Thursday, February 18, 2010

The Presbyterian Stats

A report has just been released by The Presbyterian Panel, a research group that serves the Presbyterian Church (U.S.A.) [PCUSA].

The panel's report is presented as a "Religious and Demographic Profile of Presbyterians, 2008." The report contains relatively few surprises, and is filled with data about the beliefs of Presbyterian laypersons and clergy.

Albert Mohler, who is no doubt regarded as a Conservative in the Christian scene (though with kudos and plenty of insight and wisdom) opens his blog post on the topic with these words:

"Liberal Protestantism, in its determined policy of accommodation with the secular world, has succeeded in making itself dispensable." That was the judgment of Thomas C. Reeves in The Empty Church: The Suicide of Liberal Protestantism, published in 1996. Fast-forward another fourteen years and it becomes increasingly clear that liberal Protestantism continues its suicide -- with even greater theological accommodations to the secular worldview.

His focus is on this point: the most significant theological question concerned the exclusivity of the Gospel and the necessity of belief in Jesus Christ for salvation. On that question there was great division, with over a third (36%) of PCUSA church members indicating that they "disagree" or "strongly disagree" with the statement that "only followers of Jesus Christ can be saved."

A much more detailed look at the stats involved appears on the GA Junkie site (GA for General Assembly, of course, and a site focused on the politics of Presbyterianism in the States).
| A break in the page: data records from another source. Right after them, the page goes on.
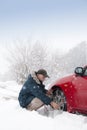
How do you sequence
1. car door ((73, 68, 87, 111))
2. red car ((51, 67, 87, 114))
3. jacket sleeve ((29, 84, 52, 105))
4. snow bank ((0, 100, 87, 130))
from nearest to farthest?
snow bank ((0, 100, 87, 130))
car door ((73, 68, 87, 111))
red car ((51, 67, 87, 114))
jacket sleeve ((29, 84, 52, 105))

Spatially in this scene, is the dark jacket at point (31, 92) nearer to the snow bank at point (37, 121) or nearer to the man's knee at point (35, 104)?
the man's knee at point (35, 104)

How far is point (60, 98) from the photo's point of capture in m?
8.59

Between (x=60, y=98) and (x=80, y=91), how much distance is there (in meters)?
0.99

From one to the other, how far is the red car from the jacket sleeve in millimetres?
548

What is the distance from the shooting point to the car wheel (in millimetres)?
8422

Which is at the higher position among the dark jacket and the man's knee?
the dark jacket

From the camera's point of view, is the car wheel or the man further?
the car wheel

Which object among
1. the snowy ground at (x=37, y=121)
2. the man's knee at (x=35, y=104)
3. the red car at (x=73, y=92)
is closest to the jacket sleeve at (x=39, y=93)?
the man's knee at (x=35, y=104)

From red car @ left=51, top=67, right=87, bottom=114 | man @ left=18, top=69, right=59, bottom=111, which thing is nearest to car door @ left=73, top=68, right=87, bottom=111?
red car @ left=51, top=67, right=87, bottom=114

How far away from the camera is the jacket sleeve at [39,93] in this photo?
7.98 m

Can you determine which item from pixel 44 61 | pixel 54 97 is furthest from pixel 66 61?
pixel 54 97

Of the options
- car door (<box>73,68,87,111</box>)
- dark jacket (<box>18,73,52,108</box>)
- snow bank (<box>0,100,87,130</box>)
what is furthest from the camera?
dark jacket (<box>18,73,52,108</box>)

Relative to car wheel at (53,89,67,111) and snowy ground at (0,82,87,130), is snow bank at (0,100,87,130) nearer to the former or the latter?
snowy ground at (0,82,87,130)

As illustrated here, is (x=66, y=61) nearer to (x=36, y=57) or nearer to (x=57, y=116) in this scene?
(x=36, y=57)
This writer looks at the actual question asked (Please indicate the extent to which you agree or disagree with...the following statement: only followers of Jesus Christ can be saved) and debates the case from there.
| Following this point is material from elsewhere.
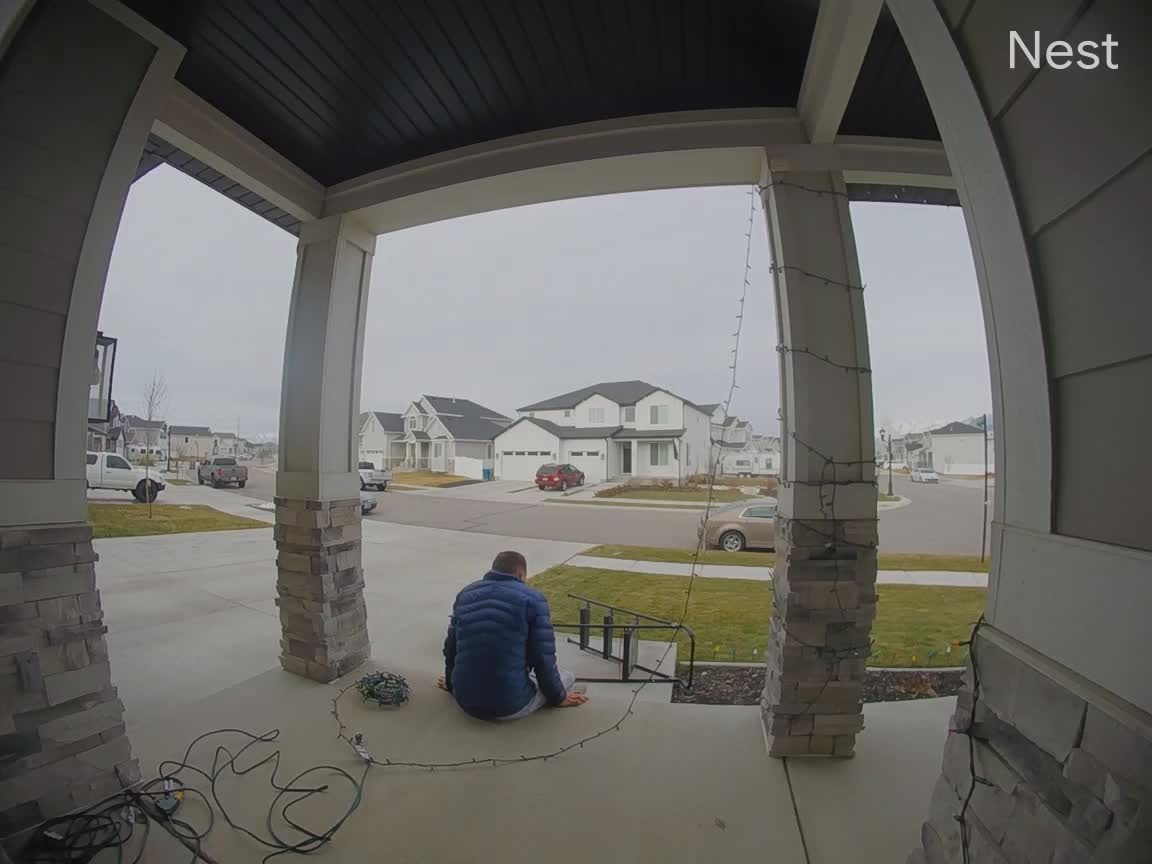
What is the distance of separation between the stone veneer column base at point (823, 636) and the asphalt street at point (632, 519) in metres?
1.67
I won't go into the details of his arguments here, since they take up a fair amount of space on the original post, and he has a better head for interpreting statistics than I do.

Suffice to say, the two different perspectives expressed are both worth considering, and are perhaps not that far apart. And how does it all apply to the NZ scene?
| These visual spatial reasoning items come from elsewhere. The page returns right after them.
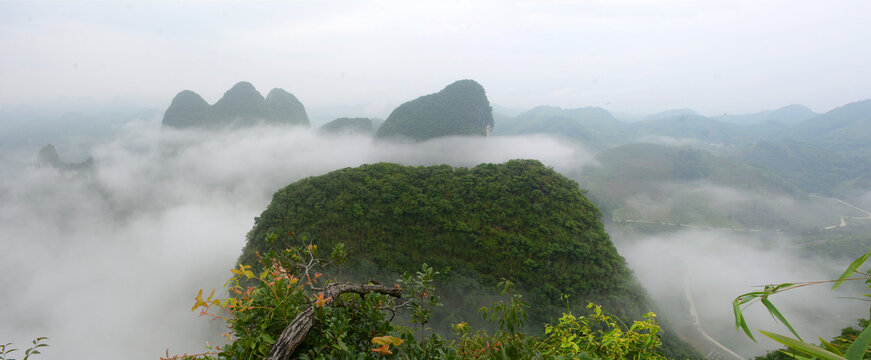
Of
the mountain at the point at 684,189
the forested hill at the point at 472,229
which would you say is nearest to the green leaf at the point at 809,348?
the forested hill at the point at 472,229

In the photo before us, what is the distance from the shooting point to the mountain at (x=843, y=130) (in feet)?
340

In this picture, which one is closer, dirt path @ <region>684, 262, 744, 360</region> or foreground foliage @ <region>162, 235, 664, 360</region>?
foreground foliage @ <region>162, 235, 664, 360</region>

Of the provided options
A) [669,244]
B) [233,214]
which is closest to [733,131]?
[669,244]

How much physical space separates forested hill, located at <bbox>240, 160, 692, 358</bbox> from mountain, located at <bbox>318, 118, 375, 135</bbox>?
6595cm

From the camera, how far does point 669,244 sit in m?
51.3

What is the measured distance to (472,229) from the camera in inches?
725

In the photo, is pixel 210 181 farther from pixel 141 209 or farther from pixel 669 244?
pixel 669 244

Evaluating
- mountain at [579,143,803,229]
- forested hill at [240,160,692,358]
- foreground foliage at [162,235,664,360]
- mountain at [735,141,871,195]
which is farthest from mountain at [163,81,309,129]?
mountain at [735,141,871,195]

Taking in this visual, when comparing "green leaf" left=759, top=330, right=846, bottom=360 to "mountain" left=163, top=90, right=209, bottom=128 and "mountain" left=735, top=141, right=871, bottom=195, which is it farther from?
"mountain" left=735, top=141, right=871, bottom=195

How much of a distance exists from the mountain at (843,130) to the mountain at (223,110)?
174767 millimetres

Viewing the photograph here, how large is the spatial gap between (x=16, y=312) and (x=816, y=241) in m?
123

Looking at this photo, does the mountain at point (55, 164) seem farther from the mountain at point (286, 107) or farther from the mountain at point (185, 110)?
the mountain at point (286, 107)

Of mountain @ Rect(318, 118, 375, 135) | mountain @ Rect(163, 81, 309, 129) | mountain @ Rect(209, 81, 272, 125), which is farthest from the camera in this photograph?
mountain @ Rect(318, 118, 375, 135)

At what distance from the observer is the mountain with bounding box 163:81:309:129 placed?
7394cm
It's worth noting the following (from Mohler's footnotes): The Presbyterian Church (U.S.A.) was formed in 1983 as the union of the Presbyterian Church in the United States and the United Presbyterian Church in the United States of America and is headquartered in Louisville, Kentucky. It is the largest Presbyterian denomination in the United States. More conservative Presbyterian bodies include the Evangelical Presbyterian Church [EPC] and the Presbyterian Church in America [PCA].